Welcome to the Mall Customer Segmentation Example

Successful business strategy is built upon an understanding of business target customers. Clustering is one of the powerful methods allowing marketers to visualize and analyze their customers for their further strategy implementation. The mall customer segmentation dataset shared here on Kaggle is created for the learning purpose of customer segmentation to analyze customers to foresee the potential customers who can easily converge. The information is useful for the marketing team and their strategic plan.

Data Exploration

As usual, our first step is to understand the problem by exploring the dataset. This dataset contains information collected from 200 customers and 5 attributes as follows;

.
Input Variable Attributes
Customer ID ID of an individual customer
Age Age of customer
Annual Income Customer's yearly income
Spending Score Score assigned to the customer based on defined parameters.
(i.e. customer behavior and purchasing data.)


Image_Caption

Figure 1: Overview of the Datset

Figure 1 shows a brief overview of the dataset. It can be interpreted that the majority of the mall visitors are female. The minimum and maximum ages of the mall visitors are 18 and 70 respectively. Spending score ranges from 1 to 99 showing a wide range of customers' spending.

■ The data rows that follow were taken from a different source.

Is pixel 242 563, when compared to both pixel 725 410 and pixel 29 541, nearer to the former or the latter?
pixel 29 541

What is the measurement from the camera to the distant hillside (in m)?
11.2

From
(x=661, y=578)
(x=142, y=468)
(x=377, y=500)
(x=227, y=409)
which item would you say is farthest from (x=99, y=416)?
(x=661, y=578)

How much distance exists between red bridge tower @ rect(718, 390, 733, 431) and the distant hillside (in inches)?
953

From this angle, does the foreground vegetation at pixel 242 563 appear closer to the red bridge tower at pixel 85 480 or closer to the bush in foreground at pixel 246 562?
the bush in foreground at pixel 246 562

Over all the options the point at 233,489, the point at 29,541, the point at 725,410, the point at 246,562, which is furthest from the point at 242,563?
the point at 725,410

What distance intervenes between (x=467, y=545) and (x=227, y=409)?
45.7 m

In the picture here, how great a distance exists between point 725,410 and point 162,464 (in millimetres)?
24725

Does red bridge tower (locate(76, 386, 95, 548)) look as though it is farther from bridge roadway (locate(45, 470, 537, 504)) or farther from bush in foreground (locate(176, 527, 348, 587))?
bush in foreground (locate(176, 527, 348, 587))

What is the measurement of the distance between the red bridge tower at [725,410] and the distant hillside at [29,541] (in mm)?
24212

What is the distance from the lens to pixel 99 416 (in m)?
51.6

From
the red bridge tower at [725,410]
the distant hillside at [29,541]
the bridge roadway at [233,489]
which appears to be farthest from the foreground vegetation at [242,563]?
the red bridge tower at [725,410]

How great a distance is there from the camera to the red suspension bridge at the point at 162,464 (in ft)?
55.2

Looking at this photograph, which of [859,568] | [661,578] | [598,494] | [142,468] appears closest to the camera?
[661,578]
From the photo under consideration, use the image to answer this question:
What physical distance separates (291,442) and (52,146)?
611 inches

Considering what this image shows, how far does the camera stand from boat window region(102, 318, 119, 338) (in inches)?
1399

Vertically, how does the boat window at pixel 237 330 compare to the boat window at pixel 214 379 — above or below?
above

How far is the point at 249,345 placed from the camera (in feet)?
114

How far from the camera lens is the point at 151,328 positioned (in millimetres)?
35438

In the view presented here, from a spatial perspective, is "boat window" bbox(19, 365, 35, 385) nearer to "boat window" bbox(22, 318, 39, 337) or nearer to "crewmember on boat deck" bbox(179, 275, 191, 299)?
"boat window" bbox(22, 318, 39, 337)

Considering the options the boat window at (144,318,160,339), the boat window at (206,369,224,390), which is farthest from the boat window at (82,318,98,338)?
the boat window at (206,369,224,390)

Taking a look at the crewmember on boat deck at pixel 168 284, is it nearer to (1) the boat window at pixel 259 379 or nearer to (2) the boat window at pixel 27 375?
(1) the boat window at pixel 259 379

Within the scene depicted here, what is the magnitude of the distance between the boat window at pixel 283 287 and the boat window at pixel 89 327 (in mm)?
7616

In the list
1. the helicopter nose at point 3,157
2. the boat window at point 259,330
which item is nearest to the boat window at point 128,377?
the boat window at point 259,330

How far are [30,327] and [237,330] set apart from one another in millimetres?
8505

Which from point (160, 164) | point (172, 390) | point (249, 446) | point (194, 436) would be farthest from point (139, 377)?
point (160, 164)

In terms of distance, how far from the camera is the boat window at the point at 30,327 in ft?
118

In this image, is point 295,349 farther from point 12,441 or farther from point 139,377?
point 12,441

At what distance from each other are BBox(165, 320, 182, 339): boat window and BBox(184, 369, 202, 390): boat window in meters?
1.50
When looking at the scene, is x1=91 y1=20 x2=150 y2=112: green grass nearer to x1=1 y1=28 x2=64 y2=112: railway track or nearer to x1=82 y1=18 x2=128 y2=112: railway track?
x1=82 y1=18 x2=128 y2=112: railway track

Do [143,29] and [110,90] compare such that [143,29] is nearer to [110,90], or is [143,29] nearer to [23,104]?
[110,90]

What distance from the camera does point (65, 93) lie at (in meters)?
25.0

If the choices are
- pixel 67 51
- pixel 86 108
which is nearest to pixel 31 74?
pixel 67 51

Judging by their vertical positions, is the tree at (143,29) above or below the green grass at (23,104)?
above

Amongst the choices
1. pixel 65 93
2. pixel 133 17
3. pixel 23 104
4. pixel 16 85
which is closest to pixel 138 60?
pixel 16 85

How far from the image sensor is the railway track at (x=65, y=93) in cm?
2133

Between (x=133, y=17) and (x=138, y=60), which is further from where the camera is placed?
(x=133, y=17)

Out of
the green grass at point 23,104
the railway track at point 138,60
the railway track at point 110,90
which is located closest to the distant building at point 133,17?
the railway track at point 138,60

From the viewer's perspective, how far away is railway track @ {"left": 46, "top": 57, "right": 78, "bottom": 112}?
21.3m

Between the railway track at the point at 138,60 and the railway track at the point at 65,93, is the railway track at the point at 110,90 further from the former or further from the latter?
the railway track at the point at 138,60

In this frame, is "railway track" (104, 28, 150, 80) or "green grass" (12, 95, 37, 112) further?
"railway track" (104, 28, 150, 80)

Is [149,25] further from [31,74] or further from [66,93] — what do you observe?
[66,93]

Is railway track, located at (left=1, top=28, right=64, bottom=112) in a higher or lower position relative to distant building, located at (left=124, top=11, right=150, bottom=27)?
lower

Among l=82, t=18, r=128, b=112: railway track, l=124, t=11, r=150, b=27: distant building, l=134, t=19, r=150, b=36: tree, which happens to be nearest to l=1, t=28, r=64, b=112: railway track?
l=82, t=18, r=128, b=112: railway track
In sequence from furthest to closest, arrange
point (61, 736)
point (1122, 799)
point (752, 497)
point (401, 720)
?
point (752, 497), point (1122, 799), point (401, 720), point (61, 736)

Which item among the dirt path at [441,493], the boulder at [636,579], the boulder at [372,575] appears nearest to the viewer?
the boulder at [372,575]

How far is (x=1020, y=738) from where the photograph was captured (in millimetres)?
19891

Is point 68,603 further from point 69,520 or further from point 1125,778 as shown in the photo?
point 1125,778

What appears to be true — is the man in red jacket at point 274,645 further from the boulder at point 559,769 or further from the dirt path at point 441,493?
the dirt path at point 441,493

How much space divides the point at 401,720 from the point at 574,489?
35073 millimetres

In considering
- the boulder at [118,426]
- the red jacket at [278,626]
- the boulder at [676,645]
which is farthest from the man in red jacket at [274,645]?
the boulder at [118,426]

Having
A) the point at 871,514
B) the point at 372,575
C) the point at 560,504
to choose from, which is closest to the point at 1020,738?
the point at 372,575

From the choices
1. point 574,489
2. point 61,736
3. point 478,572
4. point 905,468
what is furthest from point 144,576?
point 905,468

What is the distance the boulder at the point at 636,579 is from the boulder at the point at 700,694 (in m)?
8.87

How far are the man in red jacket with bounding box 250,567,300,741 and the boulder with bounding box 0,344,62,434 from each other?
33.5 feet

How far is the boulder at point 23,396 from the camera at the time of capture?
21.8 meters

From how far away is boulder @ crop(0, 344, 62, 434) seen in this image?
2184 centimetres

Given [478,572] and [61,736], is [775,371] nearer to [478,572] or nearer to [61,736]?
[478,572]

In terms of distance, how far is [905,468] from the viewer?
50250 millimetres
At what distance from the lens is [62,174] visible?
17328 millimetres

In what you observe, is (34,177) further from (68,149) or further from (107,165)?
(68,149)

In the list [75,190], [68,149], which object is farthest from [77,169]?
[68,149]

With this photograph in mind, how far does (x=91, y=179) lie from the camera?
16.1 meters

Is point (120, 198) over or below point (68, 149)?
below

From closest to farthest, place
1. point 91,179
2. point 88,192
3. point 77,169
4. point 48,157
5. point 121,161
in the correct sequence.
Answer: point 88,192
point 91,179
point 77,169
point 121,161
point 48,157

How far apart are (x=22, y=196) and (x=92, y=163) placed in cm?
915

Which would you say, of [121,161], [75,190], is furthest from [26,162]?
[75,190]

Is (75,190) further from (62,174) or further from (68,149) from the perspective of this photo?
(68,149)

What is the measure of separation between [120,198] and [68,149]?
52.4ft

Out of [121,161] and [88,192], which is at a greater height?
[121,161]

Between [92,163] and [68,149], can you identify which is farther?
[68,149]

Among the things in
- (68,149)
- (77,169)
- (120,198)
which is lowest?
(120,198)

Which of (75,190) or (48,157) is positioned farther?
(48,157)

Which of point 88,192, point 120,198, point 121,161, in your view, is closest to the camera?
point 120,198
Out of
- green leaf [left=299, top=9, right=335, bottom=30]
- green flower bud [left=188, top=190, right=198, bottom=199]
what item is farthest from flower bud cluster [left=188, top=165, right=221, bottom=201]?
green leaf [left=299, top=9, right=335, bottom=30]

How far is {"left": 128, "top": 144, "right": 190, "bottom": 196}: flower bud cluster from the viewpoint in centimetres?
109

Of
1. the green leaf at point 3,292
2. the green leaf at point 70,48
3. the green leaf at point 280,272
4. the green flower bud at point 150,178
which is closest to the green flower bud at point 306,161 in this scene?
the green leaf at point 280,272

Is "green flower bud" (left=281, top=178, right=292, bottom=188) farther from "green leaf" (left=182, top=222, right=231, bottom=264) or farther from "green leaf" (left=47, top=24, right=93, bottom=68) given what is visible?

This dataset does not contain any missing values. Since the Customer ID is a unique identifier we do not want to include it in clustering. We will drop the Customer ID feature. Now, we will take some time to understand each feature.

Gender Age
Alt text Alt text
Income Spending Score
Alt text Alt text

Figure 2: Distribution of Each Variable

The figures show the distribution of each attribute. Only the income feature is slightly right-skewed. The spending score represents the variety of customers and can be perceived that the malls can meet the various needs of the customers. The customers vary in terms of their annual income and ages. However, we can see that mostly the customers in the age range of 30 to 40 have more engagement than others.

Correlation Score

Signal Correlation Score
Gender -0.0581
Age -0.3272
Annual Income 0.0099

Table 1: Pearson Correlation Score

We perform Pearson correlation analysis and report only the score that is correlated to the spending score feature. The age variable is a significant feature with a negative value. In other words, at a higher age, a customer's spending score decreases. Let's see with the correlation viewer for a clearer picture.

Alt text

Figure 3: Correlation of Age and Spending Score

The relationship between the age and the spending score demonstrates the trend in accordant with the correlation score (inversely proportional). The scatter plots are colored regarding the annual income feature. We can notice also that young customers with lower income are likely to spend more.

K-Means Clustering

K-Means is one of the popular unsupervised machine learning algorithms which does not need to refer to any known, labeled outcome. In this example, we will use this method to group similar data points with similar patterns.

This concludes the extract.